# WFB Terrain: Skullvane Manse



## GrizBe (May 12, 2010)

Comming on the 19th of November, priced at £46... Skullvane Manse, the Lair of the Astromancer. The new observatory tower from GW.


----------



## Wusword77 (Aug 11, 2008)




----------



## koyukichan (Dec 25, 2009)

That is certainly large and impressive. I want one.


----------



## bitsandkits (Mar 18, 2008)

well that is a stocking filler and a half! its feffing huge!


----------



## Dave T Hobbit (Dec 3, 2009)

My palms are tingling; that is how badly I want to build it.


----------



## GrizBe (May 12, 2010)

I'm even tempted myself, and I don't like buying terrain. lol.


----------



## darktide (Feb 16, 2009)

I just had a nerdgasm!


----------



## Vaz (Mar 19, 2008)

Yay for nonsensical constructions. Grimdark? Grimdank, more like.

Pretty, but bad at the same time.


----------



## elmir (Apr 14, 2011)

Wizards did it!

This stuff is awesome...


----------



## deathwatch27 (Dec 30, 2009)

THATS TOTALLY FRICKING WICKED!!!!! Sorry got carried away


----------



## Sethis (Jun 4, 2009)

Shame that terrain doesn't really appear much in WFB - traditionally at my club we see 2 hills, a patch of forest and a rock or two.
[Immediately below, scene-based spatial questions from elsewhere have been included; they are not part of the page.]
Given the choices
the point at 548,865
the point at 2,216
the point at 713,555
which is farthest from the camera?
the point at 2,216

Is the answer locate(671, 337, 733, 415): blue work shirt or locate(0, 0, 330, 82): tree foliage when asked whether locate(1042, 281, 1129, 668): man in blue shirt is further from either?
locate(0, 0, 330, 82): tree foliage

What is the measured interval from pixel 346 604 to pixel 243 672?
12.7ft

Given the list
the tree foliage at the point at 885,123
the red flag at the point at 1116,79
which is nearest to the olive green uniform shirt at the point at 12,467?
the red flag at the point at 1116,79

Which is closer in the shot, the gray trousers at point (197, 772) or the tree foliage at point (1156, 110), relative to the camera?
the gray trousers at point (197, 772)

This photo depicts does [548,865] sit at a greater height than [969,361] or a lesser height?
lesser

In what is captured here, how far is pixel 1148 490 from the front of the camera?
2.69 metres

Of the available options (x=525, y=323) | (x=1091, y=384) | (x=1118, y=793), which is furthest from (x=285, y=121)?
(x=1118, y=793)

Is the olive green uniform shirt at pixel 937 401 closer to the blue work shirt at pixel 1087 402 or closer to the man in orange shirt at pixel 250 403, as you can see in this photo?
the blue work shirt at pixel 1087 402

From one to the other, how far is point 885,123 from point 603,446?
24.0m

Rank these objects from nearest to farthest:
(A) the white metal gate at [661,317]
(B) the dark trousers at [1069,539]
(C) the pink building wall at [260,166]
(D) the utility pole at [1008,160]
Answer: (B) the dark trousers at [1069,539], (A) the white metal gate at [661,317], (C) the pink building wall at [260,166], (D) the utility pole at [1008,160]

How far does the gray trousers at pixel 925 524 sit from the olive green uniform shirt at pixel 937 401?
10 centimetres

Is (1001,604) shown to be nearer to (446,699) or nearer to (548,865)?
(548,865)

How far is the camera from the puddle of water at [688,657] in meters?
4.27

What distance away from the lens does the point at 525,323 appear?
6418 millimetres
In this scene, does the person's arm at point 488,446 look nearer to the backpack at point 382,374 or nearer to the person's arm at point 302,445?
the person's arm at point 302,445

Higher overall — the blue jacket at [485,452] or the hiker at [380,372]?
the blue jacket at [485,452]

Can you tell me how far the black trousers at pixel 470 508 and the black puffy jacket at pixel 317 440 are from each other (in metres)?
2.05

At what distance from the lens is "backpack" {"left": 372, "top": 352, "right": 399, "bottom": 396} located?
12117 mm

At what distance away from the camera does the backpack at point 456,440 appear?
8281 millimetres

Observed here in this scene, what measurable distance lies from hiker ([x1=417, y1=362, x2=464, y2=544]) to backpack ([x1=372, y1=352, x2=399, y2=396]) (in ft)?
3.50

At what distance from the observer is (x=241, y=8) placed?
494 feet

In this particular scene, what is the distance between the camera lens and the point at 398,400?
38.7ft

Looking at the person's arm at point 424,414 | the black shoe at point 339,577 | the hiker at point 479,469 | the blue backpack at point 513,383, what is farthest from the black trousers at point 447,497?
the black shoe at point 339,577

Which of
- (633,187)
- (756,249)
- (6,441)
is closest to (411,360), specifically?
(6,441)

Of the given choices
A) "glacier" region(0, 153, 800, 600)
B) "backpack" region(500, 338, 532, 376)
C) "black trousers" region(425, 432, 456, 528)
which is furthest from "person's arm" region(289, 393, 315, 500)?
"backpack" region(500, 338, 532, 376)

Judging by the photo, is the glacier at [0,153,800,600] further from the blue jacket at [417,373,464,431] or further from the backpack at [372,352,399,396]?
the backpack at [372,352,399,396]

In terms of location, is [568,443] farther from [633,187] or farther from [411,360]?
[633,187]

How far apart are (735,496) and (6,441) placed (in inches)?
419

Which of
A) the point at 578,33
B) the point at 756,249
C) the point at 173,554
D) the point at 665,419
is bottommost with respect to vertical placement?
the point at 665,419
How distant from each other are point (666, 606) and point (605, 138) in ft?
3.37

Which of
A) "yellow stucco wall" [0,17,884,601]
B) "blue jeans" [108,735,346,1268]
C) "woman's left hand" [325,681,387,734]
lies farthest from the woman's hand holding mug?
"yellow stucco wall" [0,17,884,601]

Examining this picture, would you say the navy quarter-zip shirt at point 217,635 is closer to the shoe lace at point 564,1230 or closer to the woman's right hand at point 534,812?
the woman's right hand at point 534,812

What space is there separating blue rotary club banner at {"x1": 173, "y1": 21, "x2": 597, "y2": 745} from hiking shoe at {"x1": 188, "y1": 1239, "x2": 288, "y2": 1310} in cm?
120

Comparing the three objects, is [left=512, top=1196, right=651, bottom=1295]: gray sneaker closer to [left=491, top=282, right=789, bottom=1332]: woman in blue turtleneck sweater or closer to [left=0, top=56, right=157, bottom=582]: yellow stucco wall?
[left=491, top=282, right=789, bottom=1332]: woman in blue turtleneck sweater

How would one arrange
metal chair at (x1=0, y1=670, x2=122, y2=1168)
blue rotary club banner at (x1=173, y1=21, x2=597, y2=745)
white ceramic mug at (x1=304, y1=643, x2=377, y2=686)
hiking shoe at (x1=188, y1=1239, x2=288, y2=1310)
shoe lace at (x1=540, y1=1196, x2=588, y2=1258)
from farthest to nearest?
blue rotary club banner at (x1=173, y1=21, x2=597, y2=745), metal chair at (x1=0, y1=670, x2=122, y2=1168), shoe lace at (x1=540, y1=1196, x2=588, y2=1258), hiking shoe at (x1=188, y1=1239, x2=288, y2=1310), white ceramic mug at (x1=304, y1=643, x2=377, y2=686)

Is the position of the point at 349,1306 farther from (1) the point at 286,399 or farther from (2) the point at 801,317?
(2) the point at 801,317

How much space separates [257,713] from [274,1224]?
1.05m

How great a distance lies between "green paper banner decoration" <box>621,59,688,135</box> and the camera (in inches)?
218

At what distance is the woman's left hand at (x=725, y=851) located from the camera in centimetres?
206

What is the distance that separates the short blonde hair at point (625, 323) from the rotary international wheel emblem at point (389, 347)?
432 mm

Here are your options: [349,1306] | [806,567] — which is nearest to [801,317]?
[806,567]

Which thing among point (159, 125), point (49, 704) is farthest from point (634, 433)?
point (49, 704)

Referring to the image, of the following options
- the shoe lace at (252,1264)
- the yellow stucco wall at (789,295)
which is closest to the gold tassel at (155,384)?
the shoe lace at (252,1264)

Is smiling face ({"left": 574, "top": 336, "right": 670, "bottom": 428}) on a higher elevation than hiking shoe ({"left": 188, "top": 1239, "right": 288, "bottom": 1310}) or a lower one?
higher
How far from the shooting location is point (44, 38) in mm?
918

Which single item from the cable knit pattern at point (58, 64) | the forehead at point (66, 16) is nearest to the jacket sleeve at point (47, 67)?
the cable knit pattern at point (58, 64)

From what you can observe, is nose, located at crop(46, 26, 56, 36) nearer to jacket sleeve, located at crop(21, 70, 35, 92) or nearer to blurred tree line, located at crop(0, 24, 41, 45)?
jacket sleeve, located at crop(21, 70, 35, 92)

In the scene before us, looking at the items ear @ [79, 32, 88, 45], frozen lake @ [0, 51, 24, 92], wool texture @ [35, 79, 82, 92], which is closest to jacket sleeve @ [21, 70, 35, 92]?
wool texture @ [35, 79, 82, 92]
Kinda difficult to manuever units of 50 ranked infantry otherwise.

Still, for people still playing Mordheim it'll be a nice option.


----------



## Ravion (Nov 3, 2010)

That is one beautiful terrain piece!:goodpost:


----------



## Doelago (Nov 29, 2009)

Man, GW terrain is just *FUCKING AMAZING*!!


----------



## Dagmire (Oct 9, 2008)

Good effort GW.


----------



## Gold170492 (Feb 12, 2008)

Wusword77 said:


>


...agreed...


----------



## IanC (Sep 3, 2010)

Wusword77 said:


>


Yeah, that was my thought when i saw it. 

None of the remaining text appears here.